山下達郎「クリスマス・イブ」時間という試練に耐え抜く真のマスターピース
時代や世代を超えたクリスマスソング
1980年代ならずとも、クリスマスソングを語る上で絶対に外せないマスターピース。それが山下達郎の名曲「クリスマス・イブ」。松任谷由実の「恋人がサンタクロース」と並んで、この国のクリスマスソングの横綱、二大巨頭と言っていいでしょう。制作者本人が “もう語りつくした感がある” と言っているくらい、時代や世代を超えて多くの人に愛され続けている名曲です。
曲の初出は、1983年の初夏にリリースされたアルバム『MELODIES』。当時の山下達郎は、“夏だ、海だ、タツローだ!” といったイメージ満載で、リードシングルもANAの沖縄キャンペーンCMソング「高気圧ガール」。この冬曲はいくぶん地味な印象でした。さりとて、同年12月にはシングルカットされ、ラジオを中心にそれなりにオンエアされていたのも事実です。
それ以前のクリスマスソングといえば、ポピュラー歌手がスタンダードナンバーをカバーするパターンが主流でしたが、80年代に入ってからは様々なジャンルのミュージシャンがオリジナルのクリスマスソングを発表し始め、同時代のクリスマスソングが増えていきます。そのきっかけを作った作品のひとつでもあります。
1988年冬、JR東海のCMソングとして起用
1980年代はティーネイジャーの人口も多く、ファミリーよりも若者を狙ったクリスマスマーケットが次々と開拓され、ロマンチックでハッピーなムードが高まっていった時代。歌というものは世につれるものですから、例外こそあれ、クリスマスソングの多くは “恋人たちの一夜” を切り取った作品が主流となっていきます。

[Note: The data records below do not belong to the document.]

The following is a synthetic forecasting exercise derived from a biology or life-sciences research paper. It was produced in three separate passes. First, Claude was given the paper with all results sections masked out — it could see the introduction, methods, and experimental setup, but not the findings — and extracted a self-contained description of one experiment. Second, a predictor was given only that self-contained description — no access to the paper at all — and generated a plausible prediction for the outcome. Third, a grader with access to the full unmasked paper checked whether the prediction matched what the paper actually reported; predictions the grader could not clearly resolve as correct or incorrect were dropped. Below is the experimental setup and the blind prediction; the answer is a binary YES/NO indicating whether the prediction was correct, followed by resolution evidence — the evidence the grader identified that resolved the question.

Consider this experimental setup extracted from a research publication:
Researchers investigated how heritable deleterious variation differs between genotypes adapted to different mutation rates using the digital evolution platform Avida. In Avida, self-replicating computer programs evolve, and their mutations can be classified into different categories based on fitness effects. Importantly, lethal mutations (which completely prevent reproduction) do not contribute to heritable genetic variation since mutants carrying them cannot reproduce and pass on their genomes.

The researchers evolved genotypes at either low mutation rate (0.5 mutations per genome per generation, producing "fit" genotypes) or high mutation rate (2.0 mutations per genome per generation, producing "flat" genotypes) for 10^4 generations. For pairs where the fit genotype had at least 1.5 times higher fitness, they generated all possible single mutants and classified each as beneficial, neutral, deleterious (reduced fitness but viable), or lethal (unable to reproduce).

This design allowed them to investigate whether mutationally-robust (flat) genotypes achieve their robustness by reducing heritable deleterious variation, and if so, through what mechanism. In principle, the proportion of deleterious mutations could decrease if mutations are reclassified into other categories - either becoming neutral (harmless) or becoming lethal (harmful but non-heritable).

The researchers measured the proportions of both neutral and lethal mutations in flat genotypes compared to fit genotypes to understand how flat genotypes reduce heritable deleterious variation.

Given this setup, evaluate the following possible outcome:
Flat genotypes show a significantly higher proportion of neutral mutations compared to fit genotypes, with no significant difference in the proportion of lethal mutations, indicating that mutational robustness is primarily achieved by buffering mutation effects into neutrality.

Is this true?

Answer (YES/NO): NO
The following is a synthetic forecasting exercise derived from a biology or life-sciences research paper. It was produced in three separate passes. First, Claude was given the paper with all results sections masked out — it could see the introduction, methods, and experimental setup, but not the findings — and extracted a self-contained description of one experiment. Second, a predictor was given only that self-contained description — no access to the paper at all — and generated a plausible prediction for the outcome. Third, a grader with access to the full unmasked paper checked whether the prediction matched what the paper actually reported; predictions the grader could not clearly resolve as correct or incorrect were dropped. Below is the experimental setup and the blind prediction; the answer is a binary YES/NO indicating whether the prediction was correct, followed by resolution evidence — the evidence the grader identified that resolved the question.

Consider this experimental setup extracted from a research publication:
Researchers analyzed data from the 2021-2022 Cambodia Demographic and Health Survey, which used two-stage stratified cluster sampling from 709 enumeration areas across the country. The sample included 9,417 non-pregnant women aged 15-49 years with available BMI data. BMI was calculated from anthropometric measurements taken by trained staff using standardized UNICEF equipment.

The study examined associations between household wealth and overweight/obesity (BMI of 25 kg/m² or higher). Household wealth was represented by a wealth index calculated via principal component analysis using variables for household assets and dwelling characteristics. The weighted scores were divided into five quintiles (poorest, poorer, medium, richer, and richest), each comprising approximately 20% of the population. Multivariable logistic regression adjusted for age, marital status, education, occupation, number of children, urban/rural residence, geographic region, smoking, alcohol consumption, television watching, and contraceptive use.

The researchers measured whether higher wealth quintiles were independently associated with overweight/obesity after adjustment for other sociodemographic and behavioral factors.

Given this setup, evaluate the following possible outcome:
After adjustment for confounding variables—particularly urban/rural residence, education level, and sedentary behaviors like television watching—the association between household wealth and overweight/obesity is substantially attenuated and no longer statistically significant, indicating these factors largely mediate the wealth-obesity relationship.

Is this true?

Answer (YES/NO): NO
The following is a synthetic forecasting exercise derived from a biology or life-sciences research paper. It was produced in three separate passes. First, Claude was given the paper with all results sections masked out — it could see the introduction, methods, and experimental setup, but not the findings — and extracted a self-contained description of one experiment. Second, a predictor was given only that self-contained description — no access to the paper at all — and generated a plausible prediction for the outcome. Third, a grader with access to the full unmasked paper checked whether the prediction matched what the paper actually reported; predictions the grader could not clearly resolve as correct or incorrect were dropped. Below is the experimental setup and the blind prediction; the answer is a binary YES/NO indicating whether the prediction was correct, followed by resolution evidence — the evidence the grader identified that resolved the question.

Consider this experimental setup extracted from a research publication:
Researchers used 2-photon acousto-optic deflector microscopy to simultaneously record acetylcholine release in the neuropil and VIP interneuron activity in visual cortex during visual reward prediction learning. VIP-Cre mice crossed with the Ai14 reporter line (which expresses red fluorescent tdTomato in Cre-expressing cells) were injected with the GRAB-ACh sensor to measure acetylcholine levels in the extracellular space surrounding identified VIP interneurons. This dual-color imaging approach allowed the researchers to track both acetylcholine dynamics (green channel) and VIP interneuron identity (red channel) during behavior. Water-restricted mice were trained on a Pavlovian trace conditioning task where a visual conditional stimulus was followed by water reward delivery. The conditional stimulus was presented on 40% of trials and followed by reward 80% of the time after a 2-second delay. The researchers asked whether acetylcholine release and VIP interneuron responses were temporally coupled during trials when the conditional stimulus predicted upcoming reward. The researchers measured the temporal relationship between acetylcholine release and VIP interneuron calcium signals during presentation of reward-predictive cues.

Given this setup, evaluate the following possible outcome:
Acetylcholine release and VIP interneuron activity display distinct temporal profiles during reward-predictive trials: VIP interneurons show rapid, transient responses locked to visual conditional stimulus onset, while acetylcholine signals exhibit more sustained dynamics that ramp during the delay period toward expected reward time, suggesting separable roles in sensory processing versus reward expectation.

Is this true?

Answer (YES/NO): NO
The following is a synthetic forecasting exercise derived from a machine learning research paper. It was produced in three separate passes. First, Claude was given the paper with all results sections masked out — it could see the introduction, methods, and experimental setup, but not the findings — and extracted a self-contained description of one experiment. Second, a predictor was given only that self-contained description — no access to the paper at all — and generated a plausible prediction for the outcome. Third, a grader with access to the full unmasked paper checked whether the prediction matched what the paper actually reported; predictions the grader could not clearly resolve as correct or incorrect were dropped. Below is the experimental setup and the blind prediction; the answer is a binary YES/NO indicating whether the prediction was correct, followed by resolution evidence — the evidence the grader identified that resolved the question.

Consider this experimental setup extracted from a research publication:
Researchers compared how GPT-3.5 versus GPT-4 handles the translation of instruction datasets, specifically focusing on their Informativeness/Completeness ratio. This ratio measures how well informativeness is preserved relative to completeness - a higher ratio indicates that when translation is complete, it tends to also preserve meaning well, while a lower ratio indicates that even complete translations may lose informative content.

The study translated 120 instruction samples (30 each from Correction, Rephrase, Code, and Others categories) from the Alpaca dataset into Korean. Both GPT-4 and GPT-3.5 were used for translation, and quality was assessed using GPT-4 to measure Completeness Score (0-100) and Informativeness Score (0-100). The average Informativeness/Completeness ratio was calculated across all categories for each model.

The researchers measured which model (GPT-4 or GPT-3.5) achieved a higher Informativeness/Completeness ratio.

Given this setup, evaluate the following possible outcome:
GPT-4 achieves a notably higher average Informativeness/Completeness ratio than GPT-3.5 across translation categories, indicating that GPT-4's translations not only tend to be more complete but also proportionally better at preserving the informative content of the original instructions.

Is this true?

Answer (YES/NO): NO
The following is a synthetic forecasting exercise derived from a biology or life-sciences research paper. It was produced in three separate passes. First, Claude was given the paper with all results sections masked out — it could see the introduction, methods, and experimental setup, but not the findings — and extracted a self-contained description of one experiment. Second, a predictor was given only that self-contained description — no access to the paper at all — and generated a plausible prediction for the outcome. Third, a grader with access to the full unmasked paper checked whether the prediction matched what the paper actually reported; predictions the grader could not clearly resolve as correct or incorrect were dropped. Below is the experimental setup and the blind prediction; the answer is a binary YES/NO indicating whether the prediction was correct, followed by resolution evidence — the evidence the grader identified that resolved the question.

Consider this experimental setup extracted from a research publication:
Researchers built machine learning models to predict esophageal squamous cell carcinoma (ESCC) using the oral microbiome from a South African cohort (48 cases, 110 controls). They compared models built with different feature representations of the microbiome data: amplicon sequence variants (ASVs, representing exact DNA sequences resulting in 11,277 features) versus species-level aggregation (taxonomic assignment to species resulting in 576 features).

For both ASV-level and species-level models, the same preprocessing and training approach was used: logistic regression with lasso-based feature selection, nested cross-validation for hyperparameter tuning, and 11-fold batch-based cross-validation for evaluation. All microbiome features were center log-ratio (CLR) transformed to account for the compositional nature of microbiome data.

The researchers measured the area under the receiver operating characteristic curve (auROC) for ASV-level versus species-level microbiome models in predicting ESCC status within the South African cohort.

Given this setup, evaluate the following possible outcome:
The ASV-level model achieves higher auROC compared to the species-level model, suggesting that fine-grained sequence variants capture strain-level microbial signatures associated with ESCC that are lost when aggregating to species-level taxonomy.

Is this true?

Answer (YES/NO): YES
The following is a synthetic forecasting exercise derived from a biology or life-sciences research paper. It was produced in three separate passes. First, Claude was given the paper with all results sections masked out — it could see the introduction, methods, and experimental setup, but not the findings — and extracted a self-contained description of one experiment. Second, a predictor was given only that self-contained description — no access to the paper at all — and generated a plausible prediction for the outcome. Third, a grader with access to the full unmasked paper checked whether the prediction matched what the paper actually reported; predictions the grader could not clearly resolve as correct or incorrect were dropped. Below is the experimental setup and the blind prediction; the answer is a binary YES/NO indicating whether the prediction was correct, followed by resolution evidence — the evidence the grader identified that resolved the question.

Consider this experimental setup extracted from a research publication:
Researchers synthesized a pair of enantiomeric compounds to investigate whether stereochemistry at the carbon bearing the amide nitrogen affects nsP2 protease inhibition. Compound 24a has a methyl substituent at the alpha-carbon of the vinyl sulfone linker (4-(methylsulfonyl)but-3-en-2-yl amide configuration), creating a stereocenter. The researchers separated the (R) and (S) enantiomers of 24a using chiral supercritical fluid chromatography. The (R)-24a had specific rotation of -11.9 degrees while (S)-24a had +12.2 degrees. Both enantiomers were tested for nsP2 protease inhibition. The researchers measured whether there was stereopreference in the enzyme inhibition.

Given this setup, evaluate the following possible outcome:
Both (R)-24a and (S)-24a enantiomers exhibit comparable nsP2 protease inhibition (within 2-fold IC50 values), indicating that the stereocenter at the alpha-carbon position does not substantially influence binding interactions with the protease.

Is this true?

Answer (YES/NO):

空気は整いました。機は熟し、さあ真打ちの登場です。周知の通り、初出から5年を経た1988年の冬、山下達郎の「クリスマス・イブ」は JR東海のCMソングに起用されるのです。当時15歳の深津絵里を起用した『ホームタウン・エクスプレス』、そして翌1989年には17歳の牧瀬里穂を大ブレイクに導いた『クリスマス・エクスプレス』。この2本のTV-CMによって、この曲の人気は不動のものになるのです(CM自体は1992年まで続く)。まったく、人生は何が起こるかわかりません。
それにしても、初出から40年が過ぎた今となっても、全く色褪せない濃密な声と濃厚なサウンド。山下達郎の音に賭ける執念たるや鬼気迫るものがあります。ここまでマニアックに作られた音楽が、時間という試練を耐え抜き、なぜ大衆の支持を得続けているのか? そんなことを考えてみると、未来への扉を開くきっかけが見つかるかもしれません。あの頃の気持ちのまま、大人としてちゃんとしなきゃなあっていつも思わせてくれるのです。